Problem details:
Look through the material below and show every line with the word "examination".

Task material:

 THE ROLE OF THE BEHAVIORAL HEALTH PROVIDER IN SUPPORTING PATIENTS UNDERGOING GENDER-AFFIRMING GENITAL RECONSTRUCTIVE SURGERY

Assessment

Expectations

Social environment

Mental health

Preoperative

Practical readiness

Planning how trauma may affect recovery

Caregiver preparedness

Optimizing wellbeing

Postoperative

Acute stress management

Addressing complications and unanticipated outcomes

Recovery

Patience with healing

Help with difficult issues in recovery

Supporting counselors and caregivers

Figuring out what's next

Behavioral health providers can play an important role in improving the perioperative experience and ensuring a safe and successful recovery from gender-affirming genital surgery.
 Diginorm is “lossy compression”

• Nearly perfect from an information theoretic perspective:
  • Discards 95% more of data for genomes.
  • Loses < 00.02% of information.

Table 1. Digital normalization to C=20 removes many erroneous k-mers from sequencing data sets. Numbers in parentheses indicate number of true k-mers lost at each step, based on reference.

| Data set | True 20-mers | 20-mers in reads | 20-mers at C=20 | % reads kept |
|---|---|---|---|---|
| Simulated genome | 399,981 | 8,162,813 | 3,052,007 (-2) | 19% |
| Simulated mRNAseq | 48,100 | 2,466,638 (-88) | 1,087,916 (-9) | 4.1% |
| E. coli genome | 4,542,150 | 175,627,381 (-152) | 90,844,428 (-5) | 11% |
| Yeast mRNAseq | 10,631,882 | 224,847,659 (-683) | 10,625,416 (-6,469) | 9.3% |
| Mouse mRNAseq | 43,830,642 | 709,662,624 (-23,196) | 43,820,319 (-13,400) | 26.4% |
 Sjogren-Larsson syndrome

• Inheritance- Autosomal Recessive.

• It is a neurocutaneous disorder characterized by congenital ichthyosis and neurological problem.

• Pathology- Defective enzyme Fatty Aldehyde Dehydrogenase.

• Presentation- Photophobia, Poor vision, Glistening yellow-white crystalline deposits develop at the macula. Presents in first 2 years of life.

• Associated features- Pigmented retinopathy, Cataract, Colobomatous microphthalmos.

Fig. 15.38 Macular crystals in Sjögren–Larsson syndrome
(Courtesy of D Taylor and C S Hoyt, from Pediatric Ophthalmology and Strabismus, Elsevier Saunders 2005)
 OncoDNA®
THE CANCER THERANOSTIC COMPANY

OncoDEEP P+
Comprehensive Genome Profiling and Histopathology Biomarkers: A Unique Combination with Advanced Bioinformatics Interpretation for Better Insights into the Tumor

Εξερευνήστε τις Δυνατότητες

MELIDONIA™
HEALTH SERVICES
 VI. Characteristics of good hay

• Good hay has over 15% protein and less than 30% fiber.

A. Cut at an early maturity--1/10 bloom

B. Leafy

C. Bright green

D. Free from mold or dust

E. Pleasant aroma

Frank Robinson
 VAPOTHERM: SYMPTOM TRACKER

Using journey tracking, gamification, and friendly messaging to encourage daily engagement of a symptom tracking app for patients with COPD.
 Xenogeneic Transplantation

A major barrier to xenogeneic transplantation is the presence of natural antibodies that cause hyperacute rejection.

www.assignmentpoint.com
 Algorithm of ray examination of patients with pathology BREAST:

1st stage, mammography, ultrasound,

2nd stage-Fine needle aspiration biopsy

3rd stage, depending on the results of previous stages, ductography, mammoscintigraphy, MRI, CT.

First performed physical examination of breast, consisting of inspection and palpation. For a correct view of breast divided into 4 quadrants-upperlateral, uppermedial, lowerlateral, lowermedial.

Exercise response:
 Algorithm of ray examination of patients with pathology BREAST:
First performed physical examination of breast, consisting of inspection and palpation. For a correct view of breast divided into 4 quadrants-upperlateral, uppermedial, lowerlateral, lowermedial.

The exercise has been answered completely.